Create Databricks Jobs

Next, we will create couple of databricks jobs for executing the solution. These jobs can be created manually by following the configuration options mentioned below.

Ingestion Job

The first databricks job will stream ingest the delta logs from the configured delta tables and persist in the rawactions DeltaOMS table. For example, you could name the job OMSIngestion_Job. The main configurations for the job are:

Main class : com.databricks.labs.deltaoms.ingest.StreamPopulateOMS

Example Parameters : ["--dbName=oms_test_aug31","--baseLocation=dbfs:/user/hive/warehouse/oms","--checkpointBase=dbfs:/user/hive/warehouse/oms/_checkpoints","--checkpointSuffix=_aug31_171000","--skipPathConfig","--skipInitializeOMS","--startingStream=1","--endingStream=50"]

Delta OMS Streaming Ingestion Job

Processing Job

The second job will process the raw actions and organize them into Commit Info and Action snapshots for querying and further analytics.

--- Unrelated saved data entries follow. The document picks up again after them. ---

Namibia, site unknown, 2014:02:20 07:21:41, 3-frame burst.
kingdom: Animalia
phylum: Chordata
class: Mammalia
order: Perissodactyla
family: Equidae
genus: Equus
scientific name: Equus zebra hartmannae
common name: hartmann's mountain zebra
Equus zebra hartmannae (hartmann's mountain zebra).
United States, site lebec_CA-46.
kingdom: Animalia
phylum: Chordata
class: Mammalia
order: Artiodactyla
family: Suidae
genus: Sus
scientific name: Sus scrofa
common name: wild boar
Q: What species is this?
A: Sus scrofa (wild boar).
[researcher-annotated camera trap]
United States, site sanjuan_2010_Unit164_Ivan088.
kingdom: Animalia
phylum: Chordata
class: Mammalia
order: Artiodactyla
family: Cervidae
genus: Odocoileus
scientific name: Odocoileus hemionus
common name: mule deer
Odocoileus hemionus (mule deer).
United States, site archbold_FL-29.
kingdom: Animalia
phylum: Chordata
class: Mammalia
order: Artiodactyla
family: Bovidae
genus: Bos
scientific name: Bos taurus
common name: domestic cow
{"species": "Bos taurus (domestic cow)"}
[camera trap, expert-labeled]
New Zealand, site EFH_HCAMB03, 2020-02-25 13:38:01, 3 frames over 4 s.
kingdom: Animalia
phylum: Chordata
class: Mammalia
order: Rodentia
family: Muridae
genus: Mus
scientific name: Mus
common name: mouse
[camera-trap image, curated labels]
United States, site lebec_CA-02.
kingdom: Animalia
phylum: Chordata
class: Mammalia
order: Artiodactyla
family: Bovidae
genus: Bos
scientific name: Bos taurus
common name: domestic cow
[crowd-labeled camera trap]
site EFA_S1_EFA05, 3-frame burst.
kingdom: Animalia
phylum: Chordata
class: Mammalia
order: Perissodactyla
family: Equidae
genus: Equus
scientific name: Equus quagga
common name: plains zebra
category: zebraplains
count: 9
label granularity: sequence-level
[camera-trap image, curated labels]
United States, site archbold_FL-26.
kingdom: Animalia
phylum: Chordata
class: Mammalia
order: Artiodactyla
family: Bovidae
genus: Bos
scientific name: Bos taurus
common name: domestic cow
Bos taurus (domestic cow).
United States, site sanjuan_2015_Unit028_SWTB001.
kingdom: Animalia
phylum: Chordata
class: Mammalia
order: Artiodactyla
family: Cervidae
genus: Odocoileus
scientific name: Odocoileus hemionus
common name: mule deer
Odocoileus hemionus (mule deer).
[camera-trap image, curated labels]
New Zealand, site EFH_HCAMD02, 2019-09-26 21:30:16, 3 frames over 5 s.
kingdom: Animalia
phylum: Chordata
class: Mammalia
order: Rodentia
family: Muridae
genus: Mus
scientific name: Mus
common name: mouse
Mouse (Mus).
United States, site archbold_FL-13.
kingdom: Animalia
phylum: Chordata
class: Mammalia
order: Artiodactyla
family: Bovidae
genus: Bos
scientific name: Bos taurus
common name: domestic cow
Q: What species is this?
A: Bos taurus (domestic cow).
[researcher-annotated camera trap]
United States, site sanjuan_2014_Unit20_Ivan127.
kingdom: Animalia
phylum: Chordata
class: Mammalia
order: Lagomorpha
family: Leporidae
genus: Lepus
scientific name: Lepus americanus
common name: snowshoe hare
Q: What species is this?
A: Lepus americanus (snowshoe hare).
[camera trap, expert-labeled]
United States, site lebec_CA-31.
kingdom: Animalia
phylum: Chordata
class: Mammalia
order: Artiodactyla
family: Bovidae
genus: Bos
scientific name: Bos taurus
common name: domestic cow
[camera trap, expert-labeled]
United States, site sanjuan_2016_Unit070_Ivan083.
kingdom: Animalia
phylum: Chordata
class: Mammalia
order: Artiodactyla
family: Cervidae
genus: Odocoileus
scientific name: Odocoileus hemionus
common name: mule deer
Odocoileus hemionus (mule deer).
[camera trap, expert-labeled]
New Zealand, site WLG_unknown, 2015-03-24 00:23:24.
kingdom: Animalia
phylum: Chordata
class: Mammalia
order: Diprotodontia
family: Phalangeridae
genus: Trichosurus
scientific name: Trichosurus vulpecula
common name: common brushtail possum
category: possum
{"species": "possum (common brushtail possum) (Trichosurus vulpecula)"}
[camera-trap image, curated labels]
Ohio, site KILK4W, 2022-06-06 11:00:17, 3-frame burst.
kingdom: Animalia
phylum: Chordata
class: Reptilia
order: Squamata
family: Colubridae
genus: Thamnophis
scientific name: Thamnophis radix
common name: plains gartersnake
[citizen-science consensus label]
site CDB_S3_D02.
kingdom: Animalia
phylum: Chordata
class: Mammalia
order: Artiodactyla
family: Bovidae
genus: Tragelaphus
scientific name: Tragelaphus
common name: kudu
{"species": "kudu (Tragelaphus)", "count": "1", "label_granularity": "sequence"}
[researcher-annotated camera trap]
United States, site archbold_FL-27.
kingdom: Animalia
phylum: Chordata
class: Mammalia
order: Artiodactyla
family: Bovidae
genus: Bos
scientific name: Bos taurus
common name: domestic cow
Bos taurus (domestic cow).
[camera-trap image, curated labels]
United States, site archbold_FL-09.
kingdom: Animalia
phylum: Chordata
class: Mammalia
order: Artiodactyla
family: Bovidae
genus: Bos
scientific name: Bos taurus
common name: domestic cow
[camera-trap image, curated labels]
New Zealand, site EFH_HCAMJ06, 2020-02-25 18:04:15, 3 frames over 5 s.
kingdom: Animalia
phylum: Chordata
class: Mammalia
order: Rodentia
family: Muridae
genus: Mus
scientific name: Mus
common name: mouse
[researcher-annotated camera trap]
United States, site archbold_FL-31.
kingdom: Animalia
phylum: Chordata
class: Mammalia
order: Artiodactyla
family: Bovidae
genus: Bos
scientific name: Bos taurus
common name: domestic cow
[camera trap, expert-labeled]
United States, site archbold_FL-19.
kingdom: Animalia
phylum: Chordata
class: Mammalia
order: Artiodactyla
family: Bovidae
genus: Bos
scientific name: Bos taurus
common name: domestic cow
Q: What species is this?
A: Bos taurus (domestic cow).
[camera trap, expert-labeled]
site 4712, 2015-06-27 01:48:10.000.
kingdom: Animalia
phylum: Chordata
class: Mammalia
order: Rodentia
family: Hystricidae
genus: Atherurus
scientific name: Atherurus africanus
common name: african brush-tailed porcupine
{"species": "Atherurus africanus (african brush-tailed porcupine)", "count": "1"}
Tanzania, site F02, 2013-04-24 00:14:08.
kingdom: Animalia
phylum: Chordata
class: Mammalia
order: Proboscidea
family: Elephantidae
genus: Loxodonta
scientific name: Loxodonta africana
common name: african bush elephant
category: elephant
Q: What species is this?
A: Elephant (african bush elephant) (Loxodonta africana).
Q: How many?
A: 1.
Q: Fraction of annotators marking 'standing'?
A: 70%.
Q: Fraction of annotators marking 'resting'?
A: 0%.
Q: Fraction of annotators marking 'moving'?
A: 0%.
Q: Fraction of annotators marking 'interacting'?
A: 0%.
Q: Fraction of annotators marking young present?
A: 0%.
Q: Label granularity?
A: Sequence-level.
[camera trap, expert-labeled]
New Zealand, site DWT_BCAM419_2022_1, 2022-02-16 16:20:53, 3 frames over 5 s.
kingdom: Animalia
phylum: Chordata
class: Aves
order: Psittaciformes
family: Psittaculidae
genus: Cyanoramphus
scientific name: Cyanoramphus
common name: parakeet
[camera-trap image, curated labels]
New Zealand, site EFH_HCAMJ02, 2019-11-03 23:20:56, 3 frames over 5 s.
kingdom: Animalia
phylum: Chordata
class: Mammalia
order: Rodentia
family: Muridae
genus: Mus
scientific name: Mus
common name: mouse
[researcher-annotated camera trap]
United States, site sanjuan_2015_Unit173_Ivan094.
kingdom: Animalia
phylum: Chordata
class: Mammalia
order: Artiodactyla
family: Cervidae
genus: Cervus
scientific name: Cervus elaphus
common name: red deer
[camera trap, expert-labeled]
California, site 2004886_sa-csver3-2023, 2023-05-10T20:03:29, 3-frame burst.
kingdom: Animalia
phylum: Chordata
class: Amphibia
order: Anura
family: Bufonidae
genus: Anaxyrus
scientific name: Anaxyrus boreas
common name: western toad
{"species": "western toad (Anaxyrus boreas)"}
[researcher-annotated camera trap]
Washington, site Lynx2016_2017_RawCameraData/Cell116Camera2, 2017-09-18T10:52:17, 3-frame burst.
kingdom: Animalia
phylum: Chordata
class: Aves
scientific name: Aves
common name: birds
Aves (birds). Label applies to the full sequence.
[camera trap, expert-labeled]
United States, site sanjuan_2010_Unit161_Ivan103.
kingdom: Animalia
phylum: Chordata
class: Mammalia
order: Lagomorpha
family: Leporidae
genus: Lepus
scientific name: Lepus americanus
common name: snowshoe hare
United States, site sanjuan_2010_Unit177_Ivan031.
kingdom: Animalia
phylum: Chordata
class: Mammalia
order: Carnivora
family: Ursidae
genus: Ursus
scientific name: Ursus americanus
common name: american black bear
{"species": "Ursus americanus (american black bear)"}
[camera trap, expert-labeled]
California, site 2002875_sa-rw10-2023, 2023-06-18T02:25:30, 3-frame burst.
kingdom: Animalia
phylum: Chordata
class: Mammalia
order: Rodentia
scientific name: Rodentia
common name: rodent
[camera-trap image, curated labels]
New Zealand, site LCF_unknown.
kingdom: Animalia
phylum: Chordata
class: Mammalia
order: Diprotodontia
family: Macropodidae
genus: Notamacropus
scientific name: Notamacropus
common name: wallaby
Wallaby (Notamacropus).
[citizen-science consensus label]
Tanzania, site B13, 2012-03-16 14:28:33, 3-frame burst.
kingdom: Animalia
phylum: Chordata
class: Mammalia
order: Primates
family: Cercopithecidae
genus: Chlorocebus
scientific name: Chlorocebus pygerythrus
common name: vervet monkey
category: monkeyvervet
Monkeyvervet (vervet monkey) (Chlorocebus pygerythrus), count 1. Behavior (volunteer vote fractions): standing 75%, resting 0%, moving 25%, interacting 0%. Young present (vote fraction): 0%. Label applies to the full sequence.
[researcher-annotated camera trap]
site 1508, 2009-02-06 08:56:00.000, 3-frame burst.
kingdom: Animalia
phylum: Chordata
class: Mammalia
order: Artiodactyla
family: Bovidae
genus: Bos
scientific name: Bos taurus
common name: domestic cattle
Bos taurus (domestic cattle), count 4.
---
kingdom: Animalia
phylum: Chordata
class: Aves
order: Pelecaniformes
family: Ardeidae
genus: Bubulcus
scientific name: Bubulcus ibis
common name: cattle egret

You could name the job OMSProcessing_Job. The main configurations for the job are:

Main class : com.databricks.labs.deltaoms.process.OMSProcessRawActions

Example Parameters : ["--dbName=oms_test_aug31","--baseLocation=dbfs:/user/hive/warehouse/oms"]

Example : Delta OMS Processing Job

Example Job Creation Script:

The ingestion job can also be created through a sample script provided as part of the solution. The steps to run the sample script are:

  • Import and Open the DeltaOMS Setup notebook STEP 2 into your Databricks environment
  • Define the values for the omsBaseLocation, omsDBName, omsCheckpointSuffix, omsCheckpointBase
  • Modify the provided Job Creation Json template and variables as appropriate to your environment. Make sure, the correct DeltaOMS jar library (from Maven) is referred in the template
  • DeltaOMS creates individual streams for each tracked path and runs multiple such streams in a single Databricks job. By default, it groups 50 streams into a single databricks jobs. You could change the variable num_streams_per_job to change number of streams per job.
  • Once all the parameters are updated, run the command on the notebook to create the jobs. Depending on the total number of objects tracked multiple Databricks jobs could be created
  • You can navigate to the Jobs UI to look at the created jobs

Note: Instead of setting up two different Databricks jobs , you could also setup a single job with multiple tasks using the Multi-task Job feature.

Refer to the Developer Guide for more details on multiple stream approach for DeltaOMS ingestion and the processing job.